My Husband and I are expecting our second baby boy in 3 months and are having a hard time with a name. He has a son, my stepson, named Zachary Stephen and we have one named Cameron Anthony. Both boys have part of my husbands name as their middle names, Anthony Stephen. The main problem is we both come from large families and avoiding names that our siblings and cousins have used is getting to be hard. Our last name is Tanner and we have been avoiding names that end with an "er" because they usually dont flow well. We finally decided we like the name Greyson, but when I asked my mom about it she doesn't want me to use it because my cousin's 13 year old daughter's name is Gracen. I personally only see this cousin a few times a year and don't see the big deal. She is a obviously a girl and is much older, plus the names aren't exactly the same. We have also said we may call him Grey. ( Zack, Cam and Grey) She says it will be confusing for her and her sisters because they are very close and will always have to clarify who's "Greyson" they are referring to. What do you think, should I not use this name? Middle names are a whole other issue. No family names left that we like that aren't already used by our siblings also as middle names. For instance, we like Thomas. It was my husband's father's name and also has meaning because we were married in St. Thomas, but our nephew's middle name is Thomas. Noone calls him Thomas, does this matter? Please help us with your opinion on these names and maybe any suggestions of similar names.

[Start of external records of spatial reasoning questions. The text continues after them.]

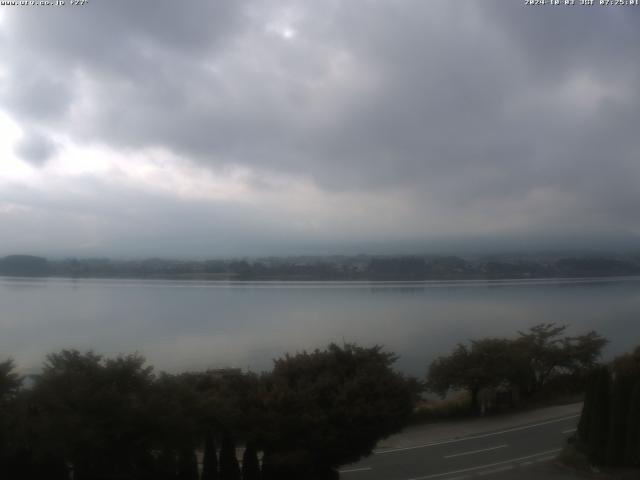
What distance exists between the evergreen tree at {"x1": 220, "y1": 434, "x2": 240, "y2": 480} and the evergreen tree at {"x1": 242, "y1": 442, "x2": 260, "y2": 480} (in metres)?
0.17

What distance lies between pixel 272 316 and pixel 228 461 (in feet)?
70.3

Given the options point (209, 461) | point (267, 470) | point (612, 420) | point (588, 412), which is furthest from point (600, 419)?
point (209, 461)

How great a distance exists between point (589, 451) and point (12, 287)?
103 feet

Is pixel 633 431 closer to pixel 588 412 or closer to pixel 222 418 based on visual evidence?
pixel 588 412

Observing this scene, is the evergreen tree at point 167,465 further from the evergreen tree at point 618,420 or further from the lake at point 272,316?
the evergreen tree at point 618,420

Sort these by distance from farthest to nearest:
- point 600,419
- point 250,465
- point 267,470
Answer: point 600,419 → point 267,470 → point 250,465

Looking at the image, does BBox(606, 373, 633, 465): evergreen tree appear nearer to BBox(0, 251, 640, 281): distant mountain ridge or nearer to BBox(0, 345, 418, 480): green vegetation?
BBox(0, 345, 418, 480): green vegetation

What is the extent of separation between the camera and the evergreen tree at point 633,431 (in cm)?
1039

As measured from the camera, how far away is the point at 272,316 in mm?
30984

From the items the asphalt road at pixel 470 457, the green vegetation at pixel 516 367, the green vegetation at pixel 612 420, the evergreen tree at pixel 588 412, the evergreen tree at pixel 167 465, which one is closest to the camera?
the evergreen tree at pixel 167 465

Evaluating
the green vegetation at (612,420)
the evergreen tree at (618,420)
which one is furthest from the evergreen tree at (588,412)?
the evergreen tree at (618,420)

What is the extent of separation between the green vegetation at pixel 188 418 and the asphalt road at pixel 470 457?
2.17 meters

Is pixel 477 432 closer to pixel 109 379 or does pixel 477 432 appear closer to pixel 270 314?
pixel 109 379

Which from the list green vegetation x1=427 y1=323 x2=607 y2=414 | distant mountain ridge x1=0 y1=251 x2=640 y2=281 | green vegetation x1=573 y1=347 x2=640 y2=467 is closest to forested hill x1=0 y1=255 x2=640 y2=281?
distant mountain ridge x1=0 y1=251 x2=640 y2=281
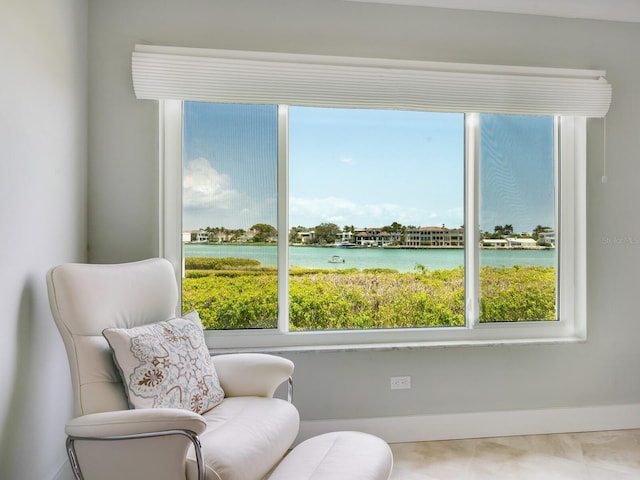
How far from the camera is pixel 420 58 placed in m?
2.78

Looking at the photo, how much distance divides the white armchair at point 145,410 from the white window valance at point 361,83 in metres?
1.00

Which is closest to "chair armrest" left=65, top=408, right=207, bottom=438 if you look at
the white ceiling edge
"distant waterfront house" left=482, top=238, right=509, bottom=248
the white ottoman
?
the white ottoman

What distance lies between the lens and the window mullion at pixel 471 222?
2.91m

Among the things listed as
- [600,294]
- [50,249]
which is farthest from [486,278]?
[50,249]

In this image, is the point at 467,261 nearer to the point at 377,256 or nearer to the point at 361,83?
the point at 377,256

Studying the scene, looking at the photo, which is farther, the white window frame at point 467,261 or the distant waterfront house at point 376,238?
the distant waterfront house at point 376,238

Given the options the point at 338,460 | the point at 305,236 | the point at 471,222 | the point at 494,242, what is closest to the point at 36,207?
the point at 305,236

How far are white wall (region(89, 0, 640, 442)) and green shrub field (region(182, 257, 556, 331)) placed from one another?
0.73 feet

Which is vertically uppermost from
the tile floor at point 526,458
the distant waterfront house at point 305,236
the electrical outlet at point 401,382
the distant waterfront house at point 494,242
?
the distant waterfront house at point 305,236

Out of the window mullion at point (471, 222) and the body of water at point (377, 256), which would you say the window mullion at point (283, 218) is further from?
the window mullion at point (471, 222)

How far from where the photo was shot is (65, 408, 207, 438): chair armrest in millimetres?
1521

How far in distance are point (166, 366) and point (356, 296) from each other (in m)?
1.31

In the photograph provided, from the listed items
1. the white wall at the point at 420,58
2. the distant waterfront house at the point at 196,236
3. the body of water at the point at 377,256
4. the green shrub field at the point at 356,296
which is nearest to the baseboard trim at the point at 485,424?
the white wall at the point at 420,58

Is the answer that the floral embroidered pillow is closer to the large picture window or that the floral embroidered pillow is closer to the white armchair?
the white armchair
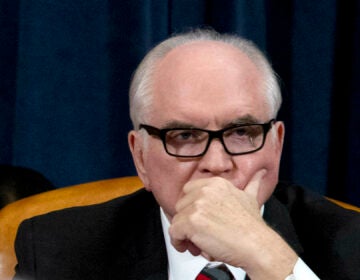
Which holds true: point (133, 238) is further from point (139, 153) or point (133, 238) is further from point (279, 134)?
point (279, 134)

I think that when it is difficult enough already to find a non-duplicating name that both parents love and agree on, a slight inconvenience to another family member doesn't need to be taken into account. Even picturing my very own dear mother (because it is so easy to imagine making Confident Declarations to other people's imagined mothers, but not so easy when it is a real mother), I can picture saying kindly, "Yes, it might be a little confusing once in awhile, but it'll be okay." Chances are that context alone will clarify things for them: "Gracen is driving me crazy: the door-slamming, the pickiness about clothes, the hours in the bathroom..." is not likely to cause confusion about which child is being described, nor is "Greyson is teething and up all hours of the night." In fact, which sister is talking will go a long way to clarify which child is being referred to. And, you've found an excellent and easy solution for her in any case: she can refer to him as Grey when talking with her siblings. But even if it were a constant confusion (two boys named Greyson born a month apart, for example), or even if she doesn't want to call him Grey, it STILL seems to minor an issue to be a deal-breaker: surely they would quickly develop a habit of clarifying it: "M's Greyson" and "L's Gracen," for example.
The only downside of the name to me is that both the first name and the surname evoke colors. Do you like the name Mason instead? Cason? Dawson? Harrison? Hudson? Jackson? Bryson? Anderson? Carson? Dayton? Lawson? Grady? Logan? Griffin? Gavin? Liam?
If you like the name Thomas for a middle name and you have two good reasons to use it, I don't see a single reason why it matters that your nephew has the same middle name. It won't even cause the minor confusion your mother worries about with the first name. Even if your nephew's FIRST name were Thomas, I'd still say there was no reason not to use it as a middle name. In large families, the occasional duplication is normal and expected, and certainly not worth choosing names you don't even like just to avoid it---particularly in the middle name slot.